The Captain of another aircraft which was parked on the ramp and preparing for a passenger flight at the time of the excursion stated to the Investigation that “there had been a lot of lightning in the area before (the accident flight) landed but none at the time of the landing". However, both pilots of this aircraft stated that there was “blinding rain” when the landing occurred and noted that the accident aircraft only became visible to them just before it landed.
Why it happened
The Investigation as to cause focused primarily in understanding what aspects of aircraft handling during the approach and landing and/or landing performance contributed to the overrun.
The tailwind component, the excessive approach speed and the delayed manual deployment of the speedbrakes all increased the energy with which the airplane departed the runway and contributed to the severity of the accident. However, an assessment of actual landing performance showed that even if the aircraft had landed at the applicable VREF and within the TDZ, it would not have been able to stop before reaching the end of runway because of standing water - with depths close to that meeting the definition of “flooded” - on parts of the runway. The likely role of aquaplaning in the failure to decelerate was therefore examined.

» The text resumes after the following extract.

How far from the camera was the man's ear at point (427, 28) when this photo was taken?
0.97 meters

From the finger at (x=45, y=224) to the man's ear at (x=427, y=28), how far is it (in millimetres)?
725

White tyre marks were found over the entire length of the landing roll and provided evidence that the main landing gear had remained in contact with the runway throughout rather than being lifted clear of it which would have occurred if dynamic aquaplaning had occurred. This and the extremely low wheel braking friction coefficient actually achieved were instead considered to indicate that the viscous aquaplaning had occurred. This type of aquaplaning is associated with the build-up of water pressure under the tyre “due to viscosity in a thin film of water between a portion of the tyre footprint and the runway surface”. In this situation, the maximum wheel braking friction coefficient on a wet runway decreases with increasing speed.
The Probable Cause of the accident was determined by the Board as “An extreme loss of braking friction due to heavy rain and the water depth on the un-grooved runway, which resulted in viscous hydroplaning”.
A Contributory Factor to the accident was identified as:
- the operator’s inadequate guidance for evaluating runway braking conditions and conducting en route landing distance assessments.
Two Contributory Factors to the unstabilised approach were identified as:
- the Captain’s plan continuation bias and increased workload due to the weather conditions and line training responsibilities.
- the First Officer’s lack of experience.
The Final Report of the Investigation was published on 4 August 2021. No Safety Recommendations were made.